STOCKHOLM, June 20 (Reuters) - Stefan Lofven was on Sunday hours away from becoming the first Swedish Prime Minister to lose a no-confidence vote, after failing in a last-ditch effort to secure majority support in parliament for proposed rent reforms.

The vote was called last week for Monday by the anti-immigration Sweden Democrats, after the Left Party, which Lofven relies on to pass legislation, withdrew its support over his plan to liberalise Sweden's rigid rent control system.

Lofven's centrist Social Democrats have led a fragile minority government since inconclusive elections in 2018, striking a deal on a broad reform programme with two centre-right parties.

In one of many concessions to the Liberals and the Centre Party, he agreed to submit a proposal to parliament in the autumn to abolish collective bargaining for rents for newly built apartments.
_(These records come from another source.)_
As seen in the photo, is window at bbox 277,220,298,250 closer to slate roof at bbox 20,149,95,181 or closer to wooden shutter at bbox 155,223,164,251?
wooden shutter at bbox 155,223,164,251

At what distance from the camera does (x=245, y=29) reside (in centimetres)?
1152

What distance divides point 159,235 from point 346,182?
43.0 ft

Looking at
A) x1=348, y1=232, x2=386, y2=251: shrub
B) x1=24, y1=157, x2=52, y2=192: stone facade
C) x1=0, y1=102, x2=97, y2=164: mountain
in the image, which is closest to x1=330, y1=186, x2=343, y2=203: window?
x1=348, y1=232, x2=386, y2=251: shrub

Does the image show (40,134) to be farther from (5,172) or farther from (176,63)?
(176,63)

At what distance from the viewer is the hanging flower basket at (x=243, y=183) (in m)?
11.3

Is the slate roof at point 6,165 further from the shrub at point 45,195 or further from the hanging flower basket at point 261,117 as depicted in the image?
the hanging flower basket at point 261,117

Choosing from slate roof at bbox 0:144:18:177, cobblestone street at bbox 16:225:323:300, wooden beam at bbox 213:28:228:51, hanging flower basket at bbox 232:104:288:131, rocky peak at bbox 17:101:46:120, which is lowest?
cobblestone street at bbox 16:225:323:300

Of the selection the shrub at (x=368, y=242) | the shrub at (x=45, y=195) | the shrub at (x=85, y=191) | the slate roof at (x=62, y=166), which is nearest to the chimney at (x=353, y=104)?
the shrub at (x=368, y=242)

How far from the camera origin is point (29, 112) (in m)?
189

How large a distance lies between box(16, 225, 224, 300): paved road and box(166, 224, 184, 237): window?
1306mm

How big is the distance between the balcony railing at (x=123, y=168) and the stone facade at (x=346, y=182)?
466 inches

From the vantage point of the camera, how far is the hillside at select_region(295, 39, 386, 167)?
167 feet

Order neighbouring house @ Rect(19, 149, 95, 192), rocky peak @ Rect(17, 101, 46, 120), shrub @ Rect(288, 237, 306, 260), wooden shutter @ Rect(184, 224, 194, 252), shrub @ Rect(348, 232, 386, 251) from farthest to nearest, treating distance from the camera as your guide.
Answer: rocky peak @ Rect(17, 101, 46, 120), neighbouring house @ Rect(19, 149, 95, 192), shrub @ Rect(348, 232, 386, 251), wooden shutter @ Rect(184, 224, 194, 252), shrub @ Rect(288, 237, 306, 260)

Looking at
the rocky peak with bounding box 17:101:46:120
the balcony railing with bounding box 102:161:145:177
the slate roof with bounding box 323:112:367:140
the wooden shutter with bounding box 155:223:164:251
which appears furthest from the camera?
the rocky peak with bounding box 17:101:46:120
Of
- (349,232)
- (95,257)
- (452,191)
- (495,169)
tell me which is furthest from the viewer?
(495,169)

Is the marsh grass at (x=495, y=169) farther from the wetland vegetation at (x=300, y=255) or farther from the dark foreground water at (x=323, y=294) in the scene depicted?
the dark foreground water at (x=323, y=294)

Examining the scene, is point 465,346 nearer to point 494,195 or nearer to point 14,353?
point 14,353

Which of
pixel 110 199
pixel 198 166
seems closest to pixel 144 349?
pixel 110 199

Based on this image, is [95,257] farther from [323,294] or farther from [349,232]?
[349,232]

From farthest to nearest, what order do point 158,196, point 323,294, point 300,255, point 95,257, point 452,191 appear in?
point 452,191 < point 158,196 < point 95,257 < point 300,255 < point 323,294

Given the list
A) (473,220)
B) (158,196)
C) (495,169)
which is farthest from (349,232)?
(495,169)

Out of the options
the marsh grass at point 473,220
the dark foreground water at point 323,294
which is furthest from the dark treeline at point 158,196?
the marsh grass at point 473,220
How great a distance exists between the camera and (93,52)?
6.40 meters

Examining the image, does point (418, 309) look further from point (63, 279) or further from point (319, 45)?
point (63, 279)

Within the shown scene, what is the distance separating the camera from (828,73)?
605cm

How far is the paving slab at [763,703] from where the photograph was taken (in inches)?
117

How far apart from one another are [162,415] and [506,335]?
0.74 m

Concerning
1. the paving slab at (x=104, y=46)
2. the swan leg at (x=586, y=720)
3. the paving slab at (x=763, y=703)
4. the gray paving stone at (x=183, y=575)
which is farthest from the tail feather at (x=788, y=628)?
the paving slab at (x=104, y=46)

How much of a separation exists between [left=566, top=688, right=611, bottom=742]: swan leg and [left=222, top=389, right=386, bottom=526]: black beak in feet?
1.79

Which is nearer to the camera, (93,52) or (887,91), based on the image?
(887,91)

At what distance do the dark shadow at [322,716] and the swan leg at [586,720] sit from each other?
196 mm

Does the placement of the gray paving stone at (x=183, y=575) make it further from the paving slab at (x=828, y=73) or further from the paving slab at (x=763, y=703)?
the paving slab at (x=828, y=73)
L5N2O01LC

Lofven sought to soften the reform on Sunday by inviting landlords and tenant organisations for negotiations, but the Left Party dismissed that initiative as "political theatre."

"Following the notice we have received today, the Left Party will vote 'red' tomorrow against Stefan Lofven," its leader Nooshi Dadgostar told a news conference.

If, as appears almost certain, Lofven loses Monday's vote, he can either resign and let the speaker task lawmakers with trying to form a new government, or call a snap election, something that has not happened in Sweden since 1958.

In either case, national elections scheduled for September next year would go ahead as planned.

Lofven, who took four months to form a government after the 2018 election, called the Left Party's reaction irresponsible.

"We now expect that other political parties are prepared to be responsible and not plunge Sweden into a political crisis," he told a news conference.

Economists have said they do not expect the political uncertainty to weigh on Sweden's economy given the strict fiscal rules the country operates under.